Address the issues of specifications and substitutions in a pre-construction review of the construction documents. Include the client and all design professionals, contractors and major subcontractors. This will help identify those specified materials that may cause concerns among one or more parties. Calls for substitutions can then be addressed before construction begins.

Do not allow shop drawings to become quasi-substitution forms. Such attempted uses of shop drawings should be rejected and returned as not in compliance with the contract.

Additional Contractual Protection

You should address material specification issues in your contract agreement including a provision that spells out and limits your responsibility. You and your attorney should consider contract language that has the client waive all claims and indemnify you from:

The specification and use of materials that are permissible under current building codes but that may, in the future, be discovered to be defective or harmful.

The use of any materials specified by the client, the contractor or other party to the construction.
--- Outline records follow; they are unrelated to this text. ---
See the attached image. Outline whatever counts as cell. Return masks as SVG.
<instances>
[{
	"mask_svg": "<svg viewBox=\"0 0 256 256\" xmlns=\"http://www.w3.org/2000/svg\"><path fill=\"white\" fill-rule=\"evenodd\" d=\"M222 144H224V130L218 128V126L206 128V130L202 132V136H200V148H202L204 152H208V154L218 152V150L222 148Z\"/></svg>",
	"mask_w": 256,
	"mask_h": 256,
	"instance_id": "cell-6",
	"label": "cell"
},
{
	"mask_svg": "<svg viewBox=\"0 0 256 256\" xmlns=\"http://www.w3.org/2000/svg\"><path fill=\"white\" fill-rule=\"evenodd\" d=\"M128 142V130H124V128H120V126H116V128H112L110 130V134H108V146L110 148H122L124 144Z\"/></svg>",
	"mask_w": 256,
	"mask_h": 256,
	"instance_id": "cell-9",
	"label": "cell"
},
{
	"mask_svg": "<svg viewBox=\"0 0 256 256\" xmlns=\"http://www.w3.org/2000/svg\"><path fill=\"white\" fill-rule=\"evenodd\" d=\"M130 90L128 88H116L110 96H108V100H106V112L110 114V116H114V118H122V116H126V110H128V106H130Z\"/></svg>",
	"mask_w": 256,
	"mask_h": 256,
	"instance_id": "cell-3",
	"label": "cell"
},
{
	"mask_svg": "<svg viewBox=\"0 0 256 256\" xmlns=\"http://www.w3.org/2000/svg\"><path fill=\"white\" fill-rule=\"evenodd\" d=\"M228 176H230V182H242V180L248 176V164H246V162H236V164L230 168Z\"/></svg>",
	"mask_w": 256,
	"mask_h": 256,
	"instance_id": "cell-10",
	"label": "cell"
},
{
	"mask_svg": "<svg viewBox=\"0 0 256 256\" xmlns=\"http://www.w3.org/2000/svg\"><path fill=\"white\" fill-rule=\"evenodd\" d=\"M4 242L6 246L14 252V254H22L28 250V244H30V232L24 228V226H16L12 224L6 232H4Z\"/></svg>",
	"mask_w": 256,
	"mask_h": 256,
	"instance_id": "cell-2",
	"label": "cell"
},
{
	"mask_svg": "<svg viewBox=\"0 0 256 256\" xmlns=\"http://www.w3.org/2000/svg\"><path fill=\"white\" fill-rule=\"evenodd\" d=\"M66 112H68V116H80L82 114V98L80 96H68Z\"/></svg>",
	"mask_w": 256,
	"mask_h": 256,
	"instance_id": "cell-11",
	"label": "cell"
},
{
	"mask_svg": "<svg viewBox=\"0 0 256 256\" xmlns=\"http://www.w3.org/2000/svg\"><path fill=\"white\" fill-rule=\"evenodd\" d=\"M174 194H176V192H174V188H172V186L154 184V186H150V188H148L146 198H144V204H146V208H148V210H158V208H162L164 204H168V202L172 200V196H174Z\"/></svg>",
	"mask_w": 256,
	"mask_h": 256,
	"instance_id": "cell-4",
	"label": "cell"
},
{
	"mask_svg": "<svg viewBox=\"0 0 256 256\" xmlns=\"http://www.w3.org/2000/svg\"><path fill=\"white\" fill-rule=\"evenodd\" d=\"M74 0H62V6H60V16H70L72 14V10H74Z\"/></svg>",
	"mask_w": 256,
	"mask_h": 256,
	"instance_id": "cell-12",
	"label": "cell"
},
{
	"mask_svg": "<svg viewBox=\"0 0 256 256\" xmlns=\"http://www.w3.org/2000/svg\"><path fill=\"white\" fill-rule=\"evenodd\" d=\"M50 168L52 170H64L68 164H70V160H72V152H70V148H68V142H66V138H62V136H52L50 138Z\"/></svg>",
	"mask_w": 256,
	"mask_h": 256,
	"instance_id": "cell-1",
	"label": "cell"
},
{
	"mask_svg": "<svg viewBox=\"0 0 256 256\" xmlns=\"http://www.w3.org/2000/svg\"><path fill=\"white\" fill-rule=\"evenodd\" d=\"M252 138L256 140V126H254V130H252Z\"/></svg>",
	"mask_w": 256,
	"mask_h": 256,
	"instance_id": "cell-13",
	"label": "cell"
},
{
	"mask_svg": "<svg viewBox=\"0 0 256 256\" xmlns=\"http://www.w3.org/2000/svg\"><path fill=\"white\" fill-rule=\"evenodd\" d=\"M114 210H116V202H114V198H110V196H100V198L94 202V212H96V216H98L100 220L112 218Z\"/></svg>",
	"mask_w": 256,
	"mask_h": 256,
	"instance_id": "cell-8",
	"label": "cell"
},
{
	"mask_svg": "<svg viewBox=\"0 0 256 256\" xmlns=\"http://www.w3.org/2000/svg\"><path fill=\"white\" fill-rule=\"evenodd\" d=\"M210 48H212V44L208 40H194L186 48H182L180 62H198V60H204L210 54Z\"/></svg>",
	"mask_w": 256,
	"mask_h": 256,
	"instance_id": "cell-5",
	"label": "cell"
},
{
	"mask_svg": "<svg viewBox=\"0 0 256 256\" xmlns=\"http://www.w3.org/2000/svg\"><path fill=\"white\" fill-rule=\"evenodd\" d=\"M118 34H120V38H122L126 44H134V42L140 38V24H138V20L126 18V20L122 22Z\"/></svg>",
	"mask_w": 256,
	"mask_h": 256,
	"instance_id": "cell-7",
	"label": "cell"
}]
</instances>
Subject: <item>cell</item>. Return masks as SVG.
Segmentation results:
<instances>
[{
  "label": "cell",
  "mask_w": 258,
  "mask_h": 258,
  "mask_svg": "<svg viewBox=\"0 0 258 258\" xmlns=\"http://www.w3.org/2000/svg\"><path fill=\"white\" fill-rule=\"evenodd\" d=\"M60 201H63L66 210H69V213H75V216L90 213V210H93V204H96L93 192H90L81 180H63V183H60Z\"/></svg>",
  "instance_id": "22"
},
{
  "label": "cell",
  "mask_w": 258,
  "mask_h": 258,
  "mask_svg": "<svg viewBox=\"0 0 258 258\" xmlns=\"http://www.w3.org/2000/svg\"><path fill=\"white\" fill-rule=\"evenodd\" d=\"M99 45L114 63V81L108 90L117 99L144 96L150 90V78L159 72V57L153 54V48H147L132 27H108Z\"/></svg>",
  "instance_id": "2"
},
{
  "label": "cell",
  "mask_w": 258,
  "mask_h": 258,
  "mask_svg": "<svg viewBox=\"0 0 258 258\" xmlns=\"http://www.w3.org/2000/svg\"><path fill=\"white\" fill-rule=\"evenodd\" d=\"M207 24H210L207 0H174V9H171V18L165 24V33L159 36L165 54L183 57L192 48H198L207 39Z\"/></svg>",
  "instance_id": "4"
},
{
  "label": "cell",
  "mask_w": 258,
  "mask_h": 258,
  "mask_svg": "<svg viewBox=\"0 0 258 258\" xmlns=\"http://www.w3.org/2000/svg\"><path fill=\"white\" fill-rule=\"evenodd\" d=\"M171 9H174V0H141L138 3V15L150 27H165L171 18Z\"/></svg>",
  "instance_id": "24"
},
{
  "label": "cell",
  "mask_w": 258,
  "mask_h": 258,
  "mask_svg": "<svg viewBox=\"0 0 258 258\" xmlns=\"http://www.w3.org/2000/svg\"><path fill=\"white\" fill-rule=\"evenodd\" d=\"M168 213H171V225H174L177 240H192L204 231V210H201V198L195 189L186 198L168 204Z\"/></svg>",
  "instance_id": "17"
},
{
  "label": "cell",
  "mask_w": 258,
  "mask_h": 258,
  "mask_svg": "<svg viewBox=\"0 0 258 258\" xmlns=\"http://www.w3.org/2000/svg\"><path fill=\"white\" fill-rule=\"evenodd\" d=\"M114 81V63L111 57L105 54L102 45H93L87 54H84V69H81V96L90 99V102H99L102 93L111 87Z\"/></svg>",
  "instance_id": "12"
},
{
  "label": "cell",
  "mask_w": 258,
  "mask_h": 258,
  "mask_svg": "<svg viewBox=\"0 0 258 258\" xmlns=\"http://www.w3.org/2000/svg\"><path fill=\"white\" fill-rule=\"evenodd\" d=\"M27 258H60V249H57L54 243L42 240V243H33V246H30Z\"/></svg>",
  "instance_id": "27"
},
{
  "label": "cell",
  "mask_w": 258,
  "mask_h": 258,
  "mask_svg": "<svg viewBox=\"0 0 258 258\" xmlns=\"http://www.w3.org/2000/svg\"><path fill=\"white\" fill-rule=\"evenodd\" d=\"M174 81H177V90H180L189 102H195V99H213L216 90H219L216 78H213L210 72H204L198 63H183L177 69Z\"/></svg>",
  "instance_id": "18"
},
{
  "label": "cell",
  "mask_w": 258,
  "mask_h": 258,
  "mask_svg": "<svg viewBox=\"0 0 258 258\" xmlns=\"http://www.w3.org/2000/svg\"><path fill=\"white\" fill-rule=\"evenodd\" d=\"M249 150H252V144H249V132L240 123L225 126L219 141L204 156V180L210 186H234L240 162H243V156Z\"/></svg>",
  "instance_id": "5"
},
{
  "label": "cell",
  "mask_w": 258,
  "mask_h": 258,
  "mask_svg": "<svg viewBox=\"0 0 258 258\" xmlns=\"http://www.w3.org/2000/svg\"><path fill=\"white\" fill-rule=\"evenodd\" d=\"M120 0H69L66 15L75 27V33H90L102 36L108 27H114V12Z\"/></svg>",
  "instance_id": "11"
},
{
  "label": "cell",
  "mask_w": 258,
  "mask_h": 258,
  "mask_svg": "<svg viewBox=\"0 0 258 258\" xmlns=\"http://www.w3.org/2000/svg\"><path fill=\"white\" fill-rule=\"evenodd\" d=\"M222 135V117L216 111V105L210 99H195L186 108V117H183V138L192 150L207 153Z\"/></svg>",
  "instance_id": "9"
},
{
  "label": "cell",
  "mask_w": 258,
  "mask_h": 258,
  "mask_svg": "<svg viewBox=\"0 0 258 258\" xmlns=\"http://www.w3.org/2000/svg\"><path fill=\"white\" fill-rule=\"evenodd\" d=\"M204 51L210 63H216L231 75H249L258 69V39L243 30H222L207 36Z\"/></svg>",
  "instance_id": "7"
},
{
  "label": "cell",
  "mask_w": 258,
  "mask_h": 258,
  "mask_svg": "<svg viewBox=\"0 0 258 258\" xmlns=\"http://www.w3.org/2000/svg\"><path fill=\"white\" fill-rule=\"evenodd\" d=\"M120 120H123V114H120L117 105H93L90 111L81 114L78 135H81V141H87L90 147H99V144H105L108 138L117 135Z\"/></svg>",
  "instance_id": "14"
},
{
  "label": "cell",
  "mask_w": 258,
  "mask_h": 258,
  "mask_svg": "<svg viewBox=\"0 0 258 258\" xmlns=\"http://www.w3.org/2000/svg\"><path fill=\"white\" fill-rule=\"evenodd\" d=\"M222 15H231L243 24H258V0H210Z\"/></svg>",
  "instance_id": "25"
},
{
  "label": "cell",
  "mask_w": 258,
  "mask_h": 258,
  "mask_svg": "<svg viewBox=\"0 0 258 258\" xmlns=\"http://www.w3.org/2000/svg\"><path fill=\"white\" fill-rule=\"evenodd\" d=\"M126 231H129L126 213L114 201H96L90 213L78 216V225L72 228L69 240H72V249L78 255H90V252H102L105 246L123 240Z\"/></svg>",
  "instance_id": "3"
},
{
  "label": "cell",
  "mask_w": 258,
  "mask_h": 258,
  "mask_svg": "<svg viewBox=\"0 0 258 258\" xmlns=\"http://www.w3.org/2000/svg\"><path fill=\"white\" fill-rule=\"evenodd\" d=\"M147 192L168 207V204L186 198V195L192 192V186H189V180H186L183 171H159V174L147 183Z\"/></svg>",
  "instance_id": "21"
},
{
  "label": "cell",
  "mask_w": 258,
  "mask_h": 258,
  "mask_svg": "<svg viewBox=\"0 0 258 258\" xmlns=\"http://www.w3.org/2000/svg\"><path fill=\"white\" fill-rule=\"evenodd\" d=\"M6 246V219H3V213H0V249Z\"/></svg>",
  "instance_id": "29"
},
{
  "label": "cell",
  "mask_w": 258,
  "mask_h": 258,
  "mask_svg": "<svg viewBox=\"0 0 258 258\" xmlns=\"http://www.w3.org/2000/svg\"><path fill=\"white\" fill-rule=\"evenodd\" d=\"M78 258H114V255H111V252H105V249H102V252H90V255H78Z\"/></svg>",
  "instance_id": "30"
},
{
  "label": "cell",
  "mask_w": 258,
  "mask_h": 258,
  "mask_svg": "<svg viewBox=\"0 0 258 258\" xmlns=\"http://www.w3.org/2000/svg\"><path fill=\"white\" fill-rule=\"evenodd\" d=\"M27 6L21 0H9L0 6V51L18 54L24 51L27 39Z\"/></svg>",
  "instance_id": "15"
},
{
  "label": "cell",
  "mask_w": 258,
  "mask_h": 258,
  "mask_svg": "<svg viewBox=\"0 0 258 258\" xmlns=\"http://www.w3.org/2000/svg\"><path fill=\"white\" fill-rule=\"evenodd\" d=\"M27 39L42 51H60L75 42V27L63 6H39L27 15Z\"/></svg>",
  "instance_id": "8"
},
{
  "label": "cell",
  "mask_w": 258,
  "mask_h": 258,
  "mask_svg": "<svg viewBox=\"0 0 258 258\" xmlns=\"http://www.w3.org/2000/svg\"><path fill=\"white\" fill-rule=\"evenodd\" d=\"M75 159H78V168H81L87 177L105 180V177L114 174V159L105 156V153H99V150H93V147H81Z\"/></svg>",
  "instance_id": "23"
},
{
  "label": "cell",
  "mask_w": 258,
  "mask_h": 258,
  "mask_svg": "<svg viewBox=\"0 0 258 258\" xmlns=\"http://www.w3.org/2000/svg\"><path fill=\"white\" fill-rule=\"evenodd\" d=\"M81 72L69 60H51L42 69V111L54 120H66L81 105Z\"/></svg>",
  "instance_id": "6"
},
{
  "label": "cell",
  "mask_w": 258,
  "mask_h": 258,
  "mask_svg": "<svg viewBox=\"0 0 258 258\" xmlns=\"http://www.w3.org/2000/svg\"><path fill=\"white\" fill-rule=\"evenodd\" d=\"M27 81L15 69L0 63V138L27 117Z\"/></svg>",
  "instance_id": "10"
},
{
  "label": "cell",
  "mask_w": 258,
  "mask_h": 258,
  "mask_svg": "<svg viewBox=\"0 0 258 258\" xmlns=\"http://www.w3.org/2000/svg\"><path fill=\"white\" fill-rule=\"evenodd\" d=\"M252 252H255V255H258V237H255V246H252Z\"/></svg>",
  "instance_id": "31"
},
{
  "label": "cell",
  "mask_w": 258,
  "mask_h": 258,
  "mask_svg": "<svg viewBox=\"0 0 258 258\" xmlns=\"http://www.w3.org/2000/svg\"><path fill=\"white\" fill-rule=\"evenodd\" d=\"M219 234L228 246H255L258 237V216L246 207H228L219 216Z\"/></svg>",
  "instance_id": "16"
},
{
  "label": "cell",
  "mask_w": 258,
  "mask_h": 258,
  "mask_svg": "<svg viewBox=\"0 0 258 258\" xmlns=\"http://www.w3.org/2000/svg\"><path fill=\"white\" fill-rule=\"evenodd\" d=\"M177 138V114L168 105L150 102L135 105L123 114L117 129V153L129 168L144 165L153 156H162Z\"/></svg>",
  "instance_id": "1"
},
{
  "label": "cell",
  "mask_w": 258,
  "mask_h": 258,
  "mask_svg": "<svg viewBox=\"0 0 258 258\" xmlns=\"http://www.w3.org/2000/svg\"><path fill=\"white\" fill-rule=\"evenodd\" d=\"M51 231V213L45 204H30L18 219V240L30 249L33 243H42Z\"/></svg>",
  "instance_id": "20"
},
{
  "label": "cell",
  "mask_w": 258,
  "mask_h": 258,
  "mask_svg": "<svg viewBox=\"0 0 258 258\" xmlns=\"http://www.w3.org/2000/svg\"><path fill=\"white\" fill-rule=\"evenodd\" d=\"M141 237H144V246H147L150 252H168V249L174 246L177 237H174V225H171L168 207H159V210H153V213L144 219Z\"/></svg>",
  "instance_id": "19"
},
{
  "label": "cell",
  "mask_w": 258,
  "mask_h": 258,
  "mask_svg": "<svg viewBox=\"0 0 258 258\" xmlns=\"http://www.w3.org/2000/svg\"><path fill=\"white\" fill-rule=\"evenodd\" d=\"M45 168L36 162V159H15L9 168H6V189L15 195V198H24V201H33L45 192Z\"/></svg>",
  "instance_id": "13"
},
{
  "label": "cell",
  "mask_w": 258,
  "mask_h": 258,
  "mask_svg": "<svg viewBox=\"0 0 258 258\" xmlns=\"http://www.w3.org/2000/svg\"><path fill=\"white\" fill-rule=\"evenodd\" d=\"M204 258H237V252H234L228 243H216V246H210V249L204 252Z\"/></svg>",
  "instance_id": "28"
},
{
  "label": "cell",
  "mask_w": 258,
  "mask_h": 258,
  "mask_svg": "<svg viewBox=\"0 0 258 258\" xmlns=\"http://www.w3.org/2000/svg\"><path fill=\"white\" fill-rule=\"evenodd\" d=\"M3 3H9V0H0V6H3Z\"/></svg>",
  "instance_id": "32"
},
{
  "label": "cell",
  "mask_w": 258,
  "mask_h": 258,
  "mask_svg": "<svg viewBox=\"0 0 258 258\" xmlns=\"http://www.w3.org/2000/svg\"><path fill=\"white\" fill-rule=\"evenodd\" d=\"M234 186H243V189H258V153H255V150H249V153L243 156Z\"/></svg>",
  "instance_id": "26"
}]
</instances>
While you would ideally want a contract clause with these provisions in all of your contracts, some clients may balk at including such blanket language. In such cases, you could forego such a clause in the basic contract and add protection as an addendum in the event of a questionable product specification from the client or contractor. Regardless, make sure you coordinate any such provisions with any code compliance clause, as well as with the provision you have concerning toxic substances.

Conclusion

Contractual protection is a recommended safeguard for shielding yourself from liability for specifying materials that later prove ineffective or dangerous. The best protection, however, is taking every reasonable step possible to make sure the products you specify will perform their intended function in a safe and effective manner. There is no substitute for experience, research, and common sense when specifying materials.

A final note of caution: If you have any business association or financial interest with a supplier that could influence your judgment in specifying a material, it is always best to reveal that association or interest to your client. Otherwise, if a claim occurs, a conflict of interest can be alleged by the client, claiming that you specified a material for your own interest, rather than in the interest of the client.